Una rara afecciòn le habìa arruinado la vida, condenàndolo a no ser alegre, habièndolo confinado a no esbozar la màs mìnima sonrisa, a no ondular un àpice el rictus firme que lo caracterizaba. Si sonreìa, aumentaba el riesgo de acercarse a la risa.
Reir le significaba desvelarse. Pasarse dias y noches sin poder dormir. Sin pegar un ojo. Dias y noches de infernales dolores de cabeza, de cansancio que le resultaba legendario.

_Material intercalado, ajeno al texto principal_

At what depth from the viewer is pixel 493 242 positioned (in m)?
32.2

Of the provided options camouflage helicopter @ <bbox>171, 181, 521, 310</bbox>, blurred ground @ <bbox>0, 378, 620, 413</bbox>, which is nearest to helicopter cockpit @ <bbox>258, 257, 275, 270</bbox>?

En su juventud, una mañana de un domingo de octubre, apenas ventoso, sentados en el cordòn de la vereda de una esquina del barrio, a la salida de un quilombo, borrachos despuès del vòmito, viò a una araña comièndose una mosca atrapada en la tela y le dijo al Nando:
-"Pelado, si te comès la araña, te la chupo".
El Nando se comiò la araña con tela y mosca y todo, mientras se abrìa la bragueta del jean.
-"Las deudas de juego, se pagan", dijo, y le manoteò la pija, que ya estaba dura. En ese instante, Nando eyaculò.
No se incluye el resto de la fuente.